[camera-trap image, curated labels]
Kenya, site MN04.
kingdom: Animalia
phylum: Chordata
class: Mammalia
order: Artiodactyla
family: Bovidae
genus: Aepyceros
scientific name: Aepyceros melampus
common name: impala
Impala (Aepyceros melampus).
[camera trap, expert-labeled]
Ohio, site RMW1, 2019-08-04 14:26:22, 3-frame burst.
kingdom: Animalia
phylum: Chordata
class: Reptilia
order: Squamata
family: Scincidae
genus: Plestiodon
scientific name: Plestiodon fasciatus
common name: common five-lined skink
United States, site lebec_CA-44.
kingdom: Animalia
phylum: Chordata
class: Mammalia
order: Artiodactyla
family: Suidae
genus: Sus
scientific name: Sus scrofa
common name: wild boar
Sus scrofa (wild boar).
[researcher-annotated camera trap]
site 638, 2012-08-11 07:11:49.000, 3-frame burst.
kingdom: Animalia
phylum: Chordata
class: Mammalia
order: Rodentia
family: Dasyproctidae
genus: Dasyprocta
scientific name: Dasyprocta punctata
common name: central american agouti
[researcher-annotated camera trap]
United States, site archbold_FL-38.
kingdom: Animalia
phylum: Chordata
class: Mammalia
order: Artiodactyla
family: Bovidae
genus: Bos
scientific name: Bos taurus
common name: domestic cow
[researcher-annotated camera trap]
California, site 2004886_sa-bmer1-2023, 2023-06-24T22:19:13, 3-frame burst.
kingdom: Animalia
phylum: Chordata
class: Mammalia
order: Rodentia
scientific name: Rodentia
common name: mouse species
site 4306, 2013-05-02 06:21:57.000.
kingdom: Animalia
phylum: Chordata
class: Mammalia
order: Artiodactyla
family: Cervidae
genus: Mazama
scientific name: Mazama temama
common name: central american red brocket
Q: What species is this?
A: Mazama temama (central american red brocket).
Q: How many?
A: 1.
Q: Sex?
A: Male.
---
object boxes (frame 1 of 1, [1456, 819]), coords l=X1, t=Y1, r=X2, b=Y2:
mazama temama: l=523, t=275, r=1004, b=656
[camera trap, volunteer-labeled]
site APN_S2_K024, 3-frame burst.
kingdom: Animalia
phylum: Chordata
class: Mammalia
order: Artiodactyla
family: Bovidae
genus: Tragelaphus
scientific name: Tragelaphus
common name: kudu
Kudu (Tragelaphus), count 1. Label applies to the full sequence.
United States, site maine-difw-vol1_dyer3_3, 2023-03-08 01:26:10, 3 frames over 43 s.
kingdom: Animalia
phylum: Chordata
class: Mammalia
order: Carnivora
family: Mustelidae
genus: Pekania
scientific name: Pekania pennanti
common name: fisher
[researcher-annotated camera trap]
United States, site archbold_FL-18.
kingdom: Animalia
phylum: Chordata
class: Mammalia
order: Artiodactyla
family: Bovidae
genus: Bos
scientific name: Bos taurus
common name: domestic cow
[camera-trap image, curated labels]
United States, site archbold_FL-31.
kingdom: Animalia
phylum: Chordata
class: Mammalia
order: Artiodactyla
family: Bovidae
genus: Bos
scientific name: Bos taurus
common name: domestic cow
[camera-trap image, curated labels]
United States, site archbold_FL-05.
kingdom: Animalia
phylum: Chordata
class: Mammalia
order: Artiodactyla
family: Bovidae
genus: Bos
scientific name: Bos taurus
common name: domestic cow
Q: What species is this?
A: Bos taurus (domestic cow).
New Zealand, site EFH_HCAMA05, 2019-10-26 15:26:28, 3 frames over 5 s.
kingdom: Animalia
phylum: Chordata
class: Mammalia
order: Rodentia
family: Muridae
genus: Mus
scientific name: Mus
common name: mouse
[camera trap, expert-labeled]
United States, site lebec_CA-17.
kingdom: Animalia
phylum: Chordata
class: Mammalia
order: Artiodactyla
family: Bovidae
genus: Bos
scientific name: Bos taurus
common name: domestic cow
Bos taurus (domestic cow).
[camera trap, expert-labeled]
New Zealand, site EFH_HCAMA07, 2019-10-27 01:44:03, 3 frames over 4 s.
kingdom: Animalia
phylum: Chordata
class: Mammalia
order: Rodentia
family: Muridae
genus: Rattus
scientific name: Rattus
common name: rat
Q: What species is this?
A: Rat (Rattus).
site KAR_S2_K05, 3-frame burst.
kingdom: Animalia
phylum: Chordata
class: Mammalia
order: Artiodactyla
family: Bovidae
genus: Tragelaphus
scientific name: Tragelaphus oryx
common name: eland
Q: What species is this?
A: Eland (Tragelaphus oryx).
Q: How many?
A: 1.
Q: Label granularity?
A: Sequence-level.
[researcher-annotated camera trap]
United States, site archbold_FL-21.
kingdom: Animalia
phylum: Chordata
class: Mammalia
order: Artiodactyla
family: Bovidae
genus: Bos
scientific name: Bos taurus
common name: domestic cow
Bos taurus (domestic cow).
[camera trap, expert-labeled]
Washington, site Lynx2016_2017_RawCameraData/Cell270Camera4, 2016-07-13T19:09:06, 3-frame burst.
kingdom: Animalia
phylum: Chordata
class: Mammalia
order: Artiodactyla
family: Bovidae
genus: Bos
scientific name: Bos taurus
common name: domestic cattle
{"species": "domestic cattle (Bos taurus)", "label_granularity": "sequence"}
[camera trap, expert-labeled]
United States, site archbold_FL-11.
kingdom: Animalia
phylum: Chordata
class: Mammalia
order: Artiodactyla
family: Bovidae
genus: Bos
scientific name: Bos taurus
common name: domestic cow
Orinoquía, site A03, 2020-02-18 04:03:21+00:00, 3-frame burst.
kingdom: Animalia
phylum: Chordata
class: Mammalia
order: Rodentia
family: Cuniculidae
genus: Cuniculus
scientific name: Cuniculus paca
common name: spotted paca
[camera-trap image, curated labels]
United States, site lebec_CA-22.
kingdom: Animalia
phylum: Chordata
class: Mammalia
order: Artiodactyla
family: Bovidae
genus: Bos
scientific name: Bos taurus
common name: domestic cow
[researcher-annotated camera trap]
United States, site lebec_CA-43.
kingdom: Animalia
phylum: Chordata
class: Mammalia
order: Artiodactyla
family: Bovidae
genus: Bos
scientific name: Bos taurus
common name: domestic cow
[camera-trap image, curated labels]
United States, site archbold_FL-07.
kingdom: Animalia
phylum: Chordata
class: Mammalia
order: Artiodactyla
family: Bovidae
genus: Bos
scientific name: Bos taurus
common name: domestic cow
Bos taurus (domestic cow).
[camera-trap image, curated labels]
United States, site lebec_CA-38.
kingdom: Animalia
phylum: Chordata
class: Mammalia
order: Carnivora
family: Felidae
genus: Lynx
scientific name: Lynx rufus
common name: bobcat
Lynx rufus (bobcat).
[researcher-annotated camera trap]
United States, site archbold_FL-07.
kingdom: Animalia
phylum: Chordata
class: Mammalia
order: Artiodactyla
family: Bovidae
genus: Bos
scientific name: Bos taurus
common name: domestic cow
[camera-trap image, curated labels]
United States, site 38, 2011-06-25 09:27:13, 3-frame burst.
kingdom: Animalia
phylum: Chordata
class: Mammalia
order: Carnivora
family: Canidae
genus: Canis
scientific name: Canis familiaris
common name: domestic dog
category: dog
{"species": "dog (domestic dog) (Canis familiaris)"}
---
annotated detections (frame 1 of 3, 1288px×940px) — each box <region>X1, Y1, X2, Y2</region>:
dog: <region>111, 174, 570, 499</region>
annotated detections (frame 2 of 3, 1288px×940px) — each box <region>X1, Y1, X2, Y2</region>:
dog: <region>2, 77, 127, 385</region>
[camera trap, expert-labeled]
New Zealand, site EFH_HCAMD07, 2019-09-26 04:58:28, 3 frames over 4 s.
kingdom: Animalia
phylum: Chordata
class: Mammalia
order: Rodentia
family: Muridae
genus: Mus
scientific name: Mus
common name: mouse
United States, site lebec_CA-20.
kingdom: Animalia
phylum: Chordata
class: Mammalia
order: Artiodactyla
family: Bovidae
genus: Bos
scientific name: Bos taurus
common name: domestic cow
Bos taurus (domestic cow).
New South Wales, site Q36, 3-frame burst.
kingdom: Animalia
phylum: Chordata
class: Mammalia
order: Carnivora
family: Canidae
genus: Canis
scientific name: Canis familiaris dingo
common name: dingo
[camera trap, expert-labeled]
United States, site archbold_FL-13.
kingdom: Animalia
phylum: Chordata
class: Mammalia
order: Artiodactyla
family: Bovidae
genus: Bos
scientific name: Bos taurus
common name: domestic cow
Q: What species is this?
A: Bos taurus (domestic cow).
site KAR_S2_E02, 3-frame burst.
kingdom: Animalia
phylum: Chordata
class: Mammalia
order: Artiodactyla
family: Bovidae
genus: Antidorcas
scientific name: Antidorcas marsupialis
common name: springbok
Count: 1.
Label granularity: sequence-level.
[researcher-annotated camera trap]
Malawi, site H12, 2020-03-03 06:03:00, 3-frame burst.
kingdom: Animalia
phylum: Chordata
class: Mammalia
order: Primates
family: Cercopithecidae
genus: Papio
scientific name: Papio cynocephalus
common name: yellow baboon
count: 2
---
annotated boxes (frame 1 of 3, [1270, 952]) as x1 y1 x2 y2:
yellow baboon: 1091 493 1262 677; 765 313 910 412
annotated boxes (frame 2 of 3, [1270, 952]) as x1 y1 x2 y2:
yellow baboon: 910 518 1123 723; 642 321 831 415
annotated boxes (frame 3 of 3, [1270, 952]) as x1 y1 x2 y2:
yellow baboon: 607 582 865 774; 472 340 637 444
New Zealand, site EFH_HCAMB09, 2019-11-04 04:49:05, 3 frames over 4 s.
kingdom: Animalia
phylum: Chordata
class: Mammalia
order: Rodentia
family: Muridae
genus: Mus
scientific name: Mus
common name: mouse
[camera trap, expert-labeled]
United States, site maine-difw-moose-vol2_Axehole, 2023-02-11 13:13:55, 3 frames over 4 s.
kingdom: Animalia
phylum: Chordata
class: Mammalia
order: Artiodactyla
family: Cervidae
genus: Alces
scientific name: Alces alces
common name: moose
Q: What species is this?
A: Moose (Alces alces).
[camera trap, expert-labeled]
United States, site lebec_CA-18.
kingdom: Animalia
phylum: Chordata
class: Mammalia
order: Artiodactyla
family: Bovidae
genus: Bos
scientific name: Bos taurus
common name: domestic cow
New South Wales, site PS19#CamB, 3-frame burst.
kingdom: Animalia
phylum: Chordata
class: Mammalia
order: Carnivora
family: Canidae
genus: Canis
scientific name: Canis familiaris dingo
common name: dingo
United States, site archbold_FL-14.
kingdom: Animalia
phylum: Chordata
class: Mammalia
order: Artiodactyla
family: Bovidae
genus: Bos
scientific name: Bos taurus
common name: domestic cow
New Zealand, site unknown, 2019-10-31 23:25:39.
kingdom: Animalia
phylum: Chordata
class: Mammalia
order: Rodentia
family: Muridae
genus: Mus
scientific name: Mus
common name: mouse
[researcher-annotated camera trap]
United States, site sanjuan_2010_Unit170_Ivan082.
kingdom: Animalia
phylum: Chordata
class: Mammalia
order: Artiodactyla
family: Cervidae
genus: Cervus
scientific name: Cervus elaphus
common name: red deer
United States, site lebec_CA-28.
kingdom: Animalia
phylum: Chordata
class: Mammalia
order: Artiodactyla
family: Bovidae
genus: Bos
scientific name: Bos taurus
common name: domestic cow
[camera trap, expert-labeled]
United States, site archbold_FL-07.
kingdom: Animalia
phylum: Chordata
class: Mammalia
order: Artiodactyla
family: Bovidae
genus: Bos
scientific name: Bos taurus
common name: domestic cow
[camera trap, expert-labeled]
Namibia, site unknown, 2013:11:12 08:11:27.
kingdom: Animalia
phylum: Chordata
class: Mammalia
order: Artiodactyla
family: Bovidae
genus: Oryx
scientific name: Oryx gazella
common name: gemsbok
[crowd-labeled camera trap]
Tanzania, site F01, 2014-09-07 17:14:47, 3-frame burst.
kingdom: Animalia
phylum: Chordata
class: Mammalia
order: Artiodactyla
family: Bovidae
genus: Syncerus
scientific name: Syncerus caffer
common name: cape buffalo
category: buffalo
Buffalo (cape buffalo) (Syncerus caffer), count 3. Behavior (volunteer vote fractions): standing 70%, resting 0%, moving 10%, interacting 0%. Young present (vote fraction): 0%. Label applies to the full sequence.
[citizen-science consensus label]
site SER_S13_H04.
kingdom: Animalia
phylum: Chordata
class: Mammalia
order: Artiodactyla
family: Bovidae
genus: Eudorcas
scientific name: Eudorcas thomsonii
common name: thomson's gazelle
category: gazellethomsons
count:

---*---

Go through the entries and return each line where the word "unknown" occurs.

_EXPECTED OUTPUT_.
New Zealand, site unknown, 2019-10-31 23:25:39.
Namibia, site unknown, 2013:11:12 08:11:27.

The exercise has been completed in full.